How to reference another equation in math mode?

How do I include a reference inside an equation?

Say I have

#set math.equation(numbering: "1.")
$ 2 + 2 = 4 $ <lemma> 

$ 2 + 2 + 2 =^"Ref here" 4 + 2 $

How do I replace "Ref here" with a reference to the lemma? The @lemma syntax doesn’t appear to work in math mode and when I try ref("lemma") I get error: unknown variable: ref. Same with link.

In Math mode, you can use #[] instead, for example

#set math.equation(numbering: "1.")

$ 2 + 2 = 4 $ <lemma>

$ 2 + 2 + 2 =^(#[@lemma]) 4 + 2 $

Adding to what @Chern already brought up.

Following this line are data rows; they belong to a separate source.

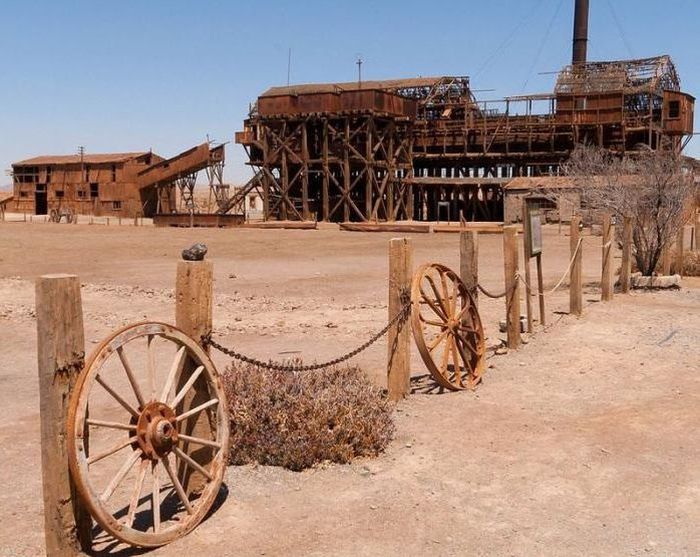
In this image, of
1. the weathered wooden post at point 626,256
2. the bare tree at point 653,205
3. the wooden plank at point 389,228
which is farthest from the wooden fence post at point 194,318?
the wooden plank at point 389,228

The parentheses aren’t mandatory:

$ 2 + 2 + 2 =^#[@lemma] 4 + 2 $

Consider also changing the supplement argument to take up less space:

$ 2 + 2 + 2 =^#ref(supplement: "Eq", <lemma>) 4 + 2 $

Depending on how you’re using Typst, a How to fix this? message should appear which would resolve this issue:

2 Likes

This works, thank you both!

I went with =^#[(#ref(supplement: none, <eq:monotonicity>))] and set math.equation(numbering: "(1)") to get references like “(1).”

I am using the built-in compiler and indeed upon further inspection of the output:

= hint: `ref` is not available directly in math, try adding a hash before it: #ref

Is there any logic to when # should be used? I have always thought of math mode as being similar to the {} environments i.e. # is redundant and wrong.

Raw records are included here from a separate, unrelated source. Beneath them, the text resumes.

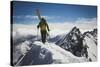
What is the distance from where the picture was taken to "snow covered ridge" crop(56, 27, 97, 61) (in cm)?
240

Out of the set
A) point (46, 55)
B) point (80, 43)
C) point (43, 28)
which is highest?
point (43, 28)

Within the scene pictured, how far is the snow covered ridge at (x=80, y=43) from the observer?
2399 millimetres

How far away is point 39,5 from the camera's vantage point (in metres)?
2.28

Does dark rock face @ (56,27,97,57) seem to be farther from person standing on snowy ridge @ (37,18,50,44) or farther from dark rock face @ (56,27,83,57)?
person standing on snowy ridge @ (37,18,50,44)

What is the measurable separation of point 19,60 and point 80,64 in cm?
77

For functions, symbols, etc. in the math module (see Math – Typst Documentation), you can typically write them directly without the # prefix unless specifically required. For example:

$ lim_x = op("lim", limits: #true)_x $

Here, true requires the # prefix, but lim, op do not.

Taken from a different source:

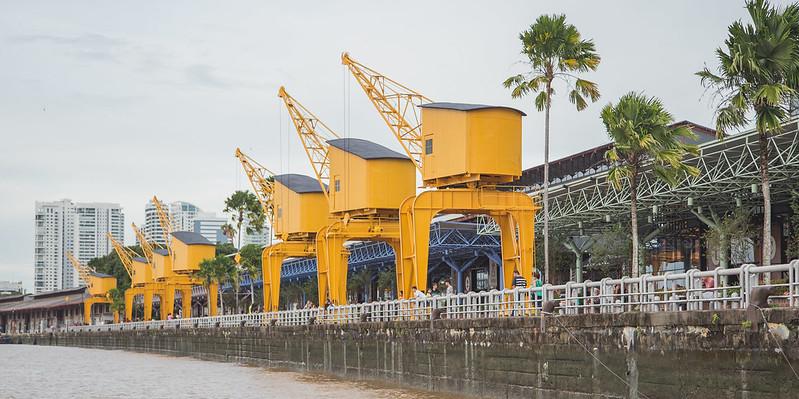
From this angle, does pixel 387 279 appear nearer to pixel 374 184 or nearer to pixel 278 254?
pixel 278 254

If you don’t need a supplement , you can write it more concisely as @some-label[] (but in math mode, use #[@some-label[]] instead); To change the supplement for all equations, you can use like:

#set math.equation(numbering: "(1)", supplement: "Eq")

Edit:

If you use

#set math.equation(numbering: "(1)")

then @some-label[] will only output the equation number (e.g., “1”) without the parentheses. You can use the following intead

#set math.equation(
  numbering: (..nums) => (numbering("(1)", ..nums))
)

If you want the equation.number to depend on other counters, such as heading, you can write code similar to the following:

#set math.equation(numbering: (..nums) => {
  let counter = counter(heading).at(here())
  numbering("(1.1)", counter.at(0), ..nums)
})
3 Likes

Don’t forget to add summary to the details tag, or use a native details block with summary string.